Fossils found in Co Antrim confirmed by experts to be Ireland's only ever dinosaur bones

An artist’s impression of a Sarcosaurus painted by Julian Friers, wildlife artist. Sarcocarus was a small bipedal carnivore, a distant ancestor of Tyrannosaurus rex. Almost certainly it would have had feathers, probably for camouflage or display, but it was not a bird and could not fly.
Marie Louise McConville

The only dinosaur bones ever discovered in Ireland have been confirmed for the first time by a team of experts.

Two fossil bones believed to be 200-million years old were found in Islandmagee, Co Antrim.

Discovered by the late, Roger Byrne, the school teacher and fossil collector donated them and other fossil finds to the Ulster Museum.

Analysis carried out by a team of experts from Queen's University, Belfast and the University of Portsmouth, led by Dr Mike Simms, a curator and palaeontologist at National Museums NI, has now confirmed them to be early Jurassic.

The Ulster Museum has announced plans to put them on display when it reopens after the latest rounds of restrictions are lifted.

Originally, it was assumed the fossils were from the same animal, but the team of experts were surprised to discover that they were from two completely different dinosaurs.

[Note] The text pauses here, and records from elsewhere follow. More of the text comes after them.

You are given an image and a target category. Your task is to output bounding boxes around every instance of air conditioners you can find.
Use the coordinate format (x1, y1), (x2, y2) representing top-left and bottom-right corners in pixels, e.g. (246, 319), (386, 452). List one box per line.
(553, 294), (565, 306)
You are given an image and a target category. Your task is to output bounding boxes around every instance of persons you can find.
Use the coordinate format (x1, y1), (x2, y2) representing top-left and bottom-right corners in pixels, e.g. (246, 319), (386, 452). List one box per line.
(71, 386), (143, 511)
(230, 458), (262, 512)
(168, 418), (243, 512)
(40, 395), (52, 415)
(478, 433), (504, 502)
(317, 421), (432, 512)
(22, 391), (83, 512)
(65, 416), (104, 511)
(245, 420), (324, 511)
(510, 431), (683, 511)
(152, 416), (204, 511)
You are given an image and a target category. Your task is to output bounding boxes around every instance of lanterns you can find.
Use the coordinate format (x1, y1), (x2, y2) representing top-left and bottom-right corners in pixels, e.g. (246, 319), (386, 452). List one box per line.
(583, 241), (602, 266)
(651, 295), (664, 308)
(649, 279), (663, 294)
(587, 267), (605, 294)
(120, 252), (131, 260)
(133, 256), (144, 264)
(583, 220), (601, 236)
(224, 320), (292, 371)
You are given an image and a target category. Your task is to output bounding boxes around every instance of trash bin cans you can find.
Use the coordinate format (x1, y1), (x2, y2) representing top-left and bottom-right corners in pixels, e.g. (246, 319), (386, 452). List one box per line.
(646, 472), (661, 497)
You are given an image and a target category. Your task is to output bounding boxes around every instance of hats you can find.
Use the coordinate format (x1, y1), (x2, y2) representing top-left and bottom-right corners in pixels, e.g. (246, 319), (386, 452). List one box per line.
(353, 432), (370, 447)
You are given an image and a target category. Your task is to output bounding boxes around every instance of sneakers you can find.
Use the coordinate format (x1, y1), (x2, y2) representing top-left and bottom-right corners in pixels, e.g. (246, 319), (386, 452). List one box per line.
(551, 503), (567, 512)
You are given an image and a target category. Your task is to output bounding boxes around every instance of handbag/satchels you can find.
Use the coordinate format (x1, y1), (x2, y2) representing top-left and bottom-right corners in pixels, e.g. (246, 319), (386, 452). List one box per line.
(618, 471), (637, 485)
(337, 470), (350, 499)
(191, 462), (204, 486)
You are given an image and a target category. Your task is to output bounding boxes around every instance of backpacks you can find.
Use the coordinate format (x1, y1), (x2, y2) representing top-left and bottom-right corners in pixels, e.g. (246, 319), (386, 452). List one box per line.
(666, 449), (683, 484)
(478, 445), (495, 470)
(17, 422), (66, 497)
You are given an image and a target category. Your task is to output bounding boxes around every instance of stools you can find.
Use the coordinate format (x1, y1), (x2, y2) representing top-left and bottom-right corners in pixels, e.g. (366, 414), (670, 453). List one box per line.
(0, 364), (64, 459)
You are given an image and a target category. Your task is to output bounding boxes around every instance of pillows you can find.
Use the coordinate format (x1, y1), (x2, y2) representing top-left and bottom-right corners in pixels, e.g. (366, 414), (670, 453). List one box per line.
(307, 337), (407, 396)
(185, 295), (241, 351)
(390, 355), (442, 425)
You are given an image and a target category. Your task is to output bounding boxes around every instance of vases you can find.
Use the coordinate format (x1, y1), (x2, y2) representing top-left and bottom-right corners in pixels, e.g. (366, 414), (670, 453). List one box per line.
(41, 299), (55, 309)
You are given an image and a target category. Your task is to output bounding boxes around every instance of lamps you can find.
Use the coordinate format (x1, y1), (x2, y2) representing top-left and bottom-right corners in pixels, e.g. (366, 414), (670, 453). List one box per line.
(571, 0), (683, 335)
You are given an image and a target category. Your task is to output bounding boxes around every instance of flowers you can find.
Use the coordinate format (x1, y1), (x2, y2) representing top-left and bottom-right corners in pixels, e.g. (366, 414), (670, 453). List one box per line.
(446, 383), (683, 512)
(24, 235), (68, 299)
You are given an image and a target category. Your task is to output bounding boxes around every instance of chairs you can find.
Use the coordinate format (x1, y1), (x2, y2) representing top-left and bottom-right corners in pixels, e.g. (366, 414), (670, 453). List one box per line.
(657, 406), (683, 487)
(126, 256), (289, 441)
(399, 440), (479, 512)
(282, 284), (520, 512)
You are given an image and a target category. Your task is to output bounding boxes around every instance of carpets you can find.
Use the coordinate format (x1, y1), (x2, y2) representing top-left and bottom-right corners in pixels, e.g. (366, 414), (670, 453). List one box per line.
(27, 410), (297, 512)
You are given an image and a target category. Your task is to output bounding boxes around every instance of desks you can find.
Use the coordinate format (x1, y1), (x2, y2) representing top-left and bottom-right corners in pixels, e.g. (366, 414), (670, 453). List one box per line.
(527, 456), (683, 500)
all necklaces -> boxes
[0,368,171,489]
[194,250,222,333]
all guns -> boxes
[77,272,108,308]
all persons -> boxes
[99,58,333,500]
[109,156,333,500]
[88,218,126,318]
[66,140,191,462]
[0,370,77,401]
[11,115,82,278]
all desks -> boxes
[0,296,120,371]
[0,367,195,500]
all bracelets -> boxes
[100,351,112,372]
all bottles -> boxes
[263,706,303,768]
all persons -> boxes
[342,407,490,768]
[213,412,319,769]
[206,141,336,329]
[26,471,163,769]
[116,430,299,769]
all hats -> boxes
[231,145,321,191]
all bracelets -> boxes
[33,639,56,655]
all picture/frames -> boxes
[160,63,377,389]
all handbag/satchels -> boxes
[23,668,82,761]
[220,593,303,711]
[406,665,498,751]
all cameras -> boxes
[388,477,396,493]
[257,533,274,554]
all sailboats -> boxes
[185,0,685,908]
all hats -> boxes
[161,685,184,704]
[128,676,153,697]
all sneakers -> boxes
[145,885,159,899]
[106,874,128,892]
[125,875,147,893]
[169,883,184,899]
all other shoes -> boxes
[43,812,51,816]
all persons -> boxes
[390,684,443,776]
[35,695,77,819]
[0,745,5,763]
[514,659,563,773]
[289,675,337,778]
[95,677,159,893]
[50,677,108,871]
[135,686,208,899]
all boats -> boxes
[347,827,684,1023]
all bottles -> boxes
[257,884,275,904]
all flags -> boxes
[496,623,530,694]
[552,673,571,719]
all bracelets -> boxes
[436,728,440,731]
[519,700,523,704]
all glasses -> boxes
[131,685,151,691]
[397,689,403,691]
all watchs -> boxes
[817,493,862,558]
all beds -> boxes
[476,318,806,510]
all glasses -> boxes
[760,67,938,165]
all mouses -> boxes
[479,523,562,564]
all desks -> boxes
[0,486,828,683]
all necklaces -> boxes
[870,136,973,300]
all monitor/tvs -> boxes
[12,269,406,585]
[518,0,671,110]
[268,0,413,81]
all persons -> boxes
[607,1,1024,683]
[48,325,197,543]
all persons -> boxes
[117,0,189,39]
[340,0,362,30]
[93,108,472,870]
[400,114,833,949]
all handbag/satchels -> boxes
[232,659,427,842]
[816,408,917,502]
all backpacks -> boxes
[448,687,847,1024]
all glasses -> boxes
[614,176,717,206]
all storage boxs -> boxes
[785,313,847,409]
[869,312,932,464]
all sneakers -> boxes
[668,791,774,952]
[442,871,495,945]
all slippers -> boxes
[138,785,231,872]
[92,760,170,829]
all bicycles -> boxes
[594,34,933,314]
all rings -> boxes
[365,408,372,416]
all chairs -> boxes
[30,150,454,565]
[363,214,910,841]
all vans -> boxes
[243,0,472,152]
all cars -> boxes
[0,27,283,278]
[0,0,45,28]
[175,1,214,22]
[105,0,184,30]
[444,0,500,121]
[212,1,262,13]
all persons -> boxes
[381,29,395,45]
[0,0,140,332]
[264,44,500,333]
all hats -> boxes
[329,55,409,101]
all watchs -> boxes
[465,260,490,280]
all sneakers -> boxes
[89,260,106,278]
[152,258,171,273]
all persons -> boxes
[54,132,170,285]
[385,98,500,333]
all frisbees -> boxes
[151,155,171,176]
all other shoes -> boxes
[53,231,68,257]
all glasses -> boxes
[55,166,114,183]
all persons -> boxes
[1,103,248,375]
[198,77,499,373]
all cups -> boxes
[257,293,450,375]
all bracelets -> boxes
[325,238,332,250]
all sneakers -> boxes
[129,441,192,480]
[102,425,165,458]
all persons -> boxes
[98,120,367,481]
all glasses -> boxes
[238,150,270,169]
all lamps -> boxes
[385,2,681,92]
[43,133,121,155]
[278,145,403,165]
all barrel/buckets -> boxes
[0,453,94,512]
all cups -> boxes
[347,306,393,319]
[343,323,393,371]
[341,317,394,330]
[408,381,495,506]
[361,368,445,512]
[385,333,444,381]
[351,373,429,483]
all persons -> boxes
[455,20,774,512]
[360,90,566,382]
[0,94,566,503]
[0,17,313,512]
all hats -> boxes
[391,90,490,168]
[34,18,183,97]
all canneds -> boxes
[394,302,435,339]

Employing the latest available technology, the team identified the type of dinosaur from which each came.

One is part of a femur (upper leg bone) of a four-legged plant-eater called Scelidosaurus.

The other is part of the tibia (lower leg bone) of a two-legged meat-eater similar to Sarcosaurus.

Ballymoney man Robert Smyth, a researcher from the University of Portsmouth team and Professor David Martill, used high-resolution 3D digital models of the fossils, produced by Dr Patrick Collins of Queen's University Belfast, in their analysis of the bone fragments.

Robert Smyth said: "Analysing the shape and internal structure of the bones, we realised that they belonged to two very different animals.

"One is very dense and robust, typical of an armoured plant-eater," he said.

"The other is slender, with thin bone walls and characteristics found only in fast-moving two-legged predatory dinosaurs called theropods.

"Despite being fragmentary, these fossils provide valuable insight on a very important period in dinosaur evolution, about 200 million years ago. It's at this time that dinosaurs really start to dominate the world's terrestrial ecosystems".

Professor Martill added: "Scelidosaurus keeps on turning up in marine strata, and I am beginning to think that it may have been a coastal animal, perhaps even eating seaweed like marine iguanas do today.”

Dr Mike Simms described the find as a "a hugely significant discovery".

"The great rarity of such fossils here is because most of Ireland's rocks are the wrong age for dinosaurs, either too old or too young, making it nearly impossible to confirm dinosaurs existed on these shores," he said.

"The two dinosaur fossils that Roger Byrne found were perhaps swept out to sea, alive or dead, sinking to the Jurassic seabed where they were buried and fossilised".